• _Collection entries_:
________________________

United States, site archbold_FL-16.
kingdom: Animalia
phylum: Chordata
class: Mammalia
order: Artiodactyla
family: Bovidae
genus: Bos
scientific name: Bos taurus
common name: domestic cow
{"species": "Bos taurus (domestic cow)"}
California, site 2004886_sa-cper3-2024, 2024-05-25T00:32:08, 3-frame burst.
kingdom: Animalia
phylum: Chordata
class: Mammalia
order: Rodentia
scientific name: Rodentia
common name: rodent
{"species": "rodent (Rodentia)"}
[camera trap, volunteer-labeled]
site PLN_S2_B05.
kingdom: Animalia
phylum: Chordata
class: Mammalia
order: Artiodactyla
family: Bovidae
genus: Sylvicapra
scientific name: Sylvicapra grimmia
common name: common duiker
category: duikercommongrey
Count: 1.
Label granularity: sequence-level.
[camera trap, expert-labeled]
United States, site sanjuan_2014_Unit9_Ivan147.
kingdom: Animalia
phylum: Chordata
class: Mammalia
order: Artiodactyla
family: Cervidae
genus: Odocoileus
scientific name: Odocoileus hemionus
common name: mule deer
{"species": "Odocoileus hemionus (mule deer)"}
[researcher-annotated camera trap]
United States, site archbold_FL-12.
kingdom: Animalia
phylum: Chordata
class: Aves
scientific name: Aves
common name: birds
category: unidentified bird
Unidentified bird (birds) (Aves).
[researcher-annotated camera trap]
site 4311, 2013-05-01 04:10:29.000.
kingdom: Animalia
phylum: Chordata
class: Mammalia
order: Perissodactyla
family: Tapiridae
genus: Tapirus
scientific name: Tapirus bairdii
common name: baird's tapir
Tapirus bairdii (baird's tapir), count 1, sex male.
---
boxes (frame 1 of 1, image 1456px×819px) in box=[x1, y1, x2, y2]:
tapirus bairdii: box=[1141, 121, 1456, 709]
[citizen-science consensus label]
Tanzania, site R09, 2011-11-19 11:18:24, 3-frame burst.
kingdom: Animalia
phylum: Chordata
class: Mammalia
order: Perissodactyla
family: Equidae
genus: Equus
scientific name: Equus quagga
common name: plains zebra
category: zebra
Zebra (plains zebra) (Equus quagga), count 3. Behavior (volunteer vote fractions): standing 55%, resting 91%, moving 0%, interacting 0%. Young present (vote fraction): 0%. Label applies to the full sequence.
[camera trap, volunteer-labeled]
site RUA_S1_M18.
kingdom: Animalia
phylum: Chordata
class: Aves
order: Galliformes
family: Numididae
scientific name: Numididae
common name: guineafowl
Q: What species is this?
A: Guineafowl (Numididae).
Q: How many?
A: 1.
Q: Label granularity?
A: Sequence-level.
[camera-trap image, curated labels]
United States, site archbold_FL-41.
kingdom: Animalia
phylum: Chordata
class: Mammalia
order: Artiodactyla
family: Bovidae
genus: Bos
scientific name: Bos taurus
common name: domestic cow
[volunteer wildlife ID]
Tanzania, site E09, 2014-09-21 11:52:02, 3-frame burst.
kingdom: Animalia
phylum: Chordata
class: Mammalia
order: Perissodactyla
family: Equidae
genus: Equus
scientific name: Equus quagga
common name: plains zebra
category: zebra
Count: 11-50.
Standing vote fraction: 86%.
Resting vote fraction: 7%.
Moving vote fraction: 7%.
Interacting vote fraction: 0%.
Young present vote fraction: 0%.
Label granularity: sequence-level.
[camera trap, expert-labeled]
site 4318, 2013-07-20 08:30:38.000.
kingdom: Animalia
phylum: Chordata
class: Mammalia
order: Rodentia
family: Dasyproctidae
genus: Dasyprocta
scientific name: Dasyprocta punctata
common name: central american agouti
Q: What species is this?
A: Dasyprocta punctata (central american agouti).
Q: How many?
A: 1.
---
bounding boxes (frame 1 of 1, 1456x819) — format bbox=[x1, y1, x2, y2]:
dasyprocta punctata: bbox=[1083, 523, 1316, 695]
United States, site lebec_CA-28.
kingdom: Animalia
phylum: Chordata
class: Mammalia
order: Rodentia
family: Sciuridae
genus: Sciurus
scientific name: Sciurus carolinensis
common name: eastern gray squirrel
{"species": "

________________________

• _Task objective_: Out of the data above, return each line where the word "United" can be found.

• _Exercise answer_:
United States, site archbold_FL-16.
United States, site sanjuan_2014_Unit9_Ivan147.
United States, site archbold_FL-12.
United States, site archbold_FL-41.
United States, site lebec_CA-28.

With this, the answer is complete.